[Records from a data collection]
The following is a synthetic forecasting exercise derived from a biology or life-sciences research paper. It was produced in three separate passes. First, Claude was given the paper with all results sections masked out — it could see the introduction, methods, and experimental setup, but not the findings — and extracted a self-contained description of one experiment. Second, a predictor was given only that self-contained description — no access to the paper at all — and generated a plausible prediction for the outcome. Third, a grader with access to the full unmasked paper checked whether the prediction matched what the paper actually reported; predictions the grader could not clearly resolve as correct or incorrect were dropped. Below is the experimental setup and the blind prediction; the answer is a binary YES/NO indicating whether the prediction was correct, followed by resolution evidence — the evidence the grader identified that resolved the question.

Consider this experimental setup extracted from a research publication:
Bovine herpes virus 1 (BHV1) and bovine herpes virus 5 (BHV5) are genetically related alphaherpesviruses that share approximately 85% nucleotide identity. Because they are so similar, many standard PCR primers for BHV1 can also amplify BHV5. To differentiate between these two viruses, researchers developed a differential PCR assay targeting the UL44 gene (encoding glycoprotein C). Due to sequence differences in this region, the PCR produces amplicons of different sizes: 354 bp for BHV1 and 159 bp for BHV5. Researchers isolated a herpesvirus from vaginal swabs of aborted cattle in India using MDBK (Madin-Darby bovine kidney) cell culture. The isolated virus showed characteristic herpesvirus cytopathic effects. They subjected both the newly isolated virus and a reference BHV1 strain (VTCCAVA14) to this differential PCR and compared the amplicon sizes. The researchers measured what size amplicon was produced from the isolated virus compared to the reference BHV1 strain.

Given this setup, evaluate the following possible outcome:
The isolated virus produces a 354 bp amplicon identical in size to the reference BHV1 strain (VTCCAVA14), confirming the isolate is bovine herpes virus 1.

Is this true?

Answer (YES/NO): NO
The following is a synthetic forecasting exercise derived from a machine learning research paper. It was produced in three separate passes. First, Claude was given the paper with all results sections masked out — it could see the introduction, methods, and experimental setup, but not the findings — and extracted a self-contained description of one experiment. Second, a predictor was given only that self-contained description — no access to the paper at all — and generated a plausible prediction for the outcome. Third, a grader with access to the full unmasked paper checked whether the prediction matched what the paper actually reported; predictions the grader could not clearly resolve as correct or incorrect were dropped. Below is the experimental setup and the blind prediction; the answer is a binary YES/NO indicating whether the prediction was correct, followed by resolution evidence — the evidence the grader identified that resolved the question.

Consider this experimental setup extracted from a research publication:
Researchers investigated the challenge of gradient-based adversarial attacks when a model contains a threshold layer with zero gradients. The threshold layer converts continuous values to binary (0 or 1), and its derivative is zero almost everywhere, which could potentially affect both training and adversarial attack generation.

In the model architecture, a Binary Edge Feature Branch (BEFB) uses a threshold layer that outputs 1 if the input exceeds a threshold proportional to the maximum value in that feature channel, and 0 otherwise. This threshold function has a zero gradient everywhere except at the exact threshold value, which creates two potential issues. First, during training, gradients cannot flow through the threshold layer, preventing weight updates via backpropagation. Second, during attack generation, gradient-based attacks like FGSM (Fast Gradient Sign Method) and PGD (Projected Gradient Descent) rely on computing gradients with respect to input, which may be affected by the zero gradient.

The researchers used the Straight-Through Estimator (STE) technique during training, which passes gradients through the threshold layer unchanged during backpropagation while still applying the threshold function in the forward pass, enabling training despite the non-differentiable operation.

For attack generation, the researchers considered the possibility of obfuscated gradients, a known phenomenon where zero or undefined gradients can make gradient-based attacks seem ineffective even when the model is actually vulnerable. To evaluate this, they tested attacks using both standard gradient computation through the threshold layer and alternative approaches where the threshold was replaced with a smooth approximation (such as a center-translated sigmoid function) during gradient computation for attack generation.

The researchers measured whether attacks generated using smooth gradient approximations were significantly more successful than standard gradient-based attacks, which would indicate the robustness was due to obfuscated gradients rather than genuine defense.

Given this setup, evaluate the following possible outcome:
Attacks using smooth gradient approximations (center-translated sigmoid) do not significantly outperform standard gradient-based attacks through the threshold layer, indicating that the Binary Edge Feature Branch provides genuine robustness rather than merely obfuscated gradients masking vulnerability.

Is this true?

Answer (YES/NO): NO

* **Task brief**:
Scan the records above for the word "size" and return every line where it occurs.

* **Your solution**:
Bovine herpes virus 1 (BHV1) and bovine herpes virus 5 (BHV5) are genetically related alphaherpesviruses that share approximately 85% nucleotide identity. Because they are so similar, many standard PCR primers for BHV1 can also amplify BHV5. To differentiate between these two viruses, researchers developed a differential PCR assay targeting the UL44 gene (encoding glycoprotein C). Due to sequence differences in this region, the PCR produces amplicons of different sizes: 354 bp for BHV1 and 159 bp for BHV5. Researchers isolated a herpesvirus from vaginal swabs of aborted cattle in India using MDBK (Madin-Darby bovine kidney) cell culture. The isolated virus showed characteristic herpesvirus cytopathic effects. They subjected both the newly isolated virus and a reference BHV1 strain (VTCCAVA14) to this differential PCR and compared the amplicon sizes. The researchers measured what size amplicon was produced from the isolated virus compared to the reference BHV1 strain.
The isolated virus produces a 354 bp amplicon identical in size to the reference BHV1 strain (VTCCAVA14), confirming the isolate is bovine herpes virus 1.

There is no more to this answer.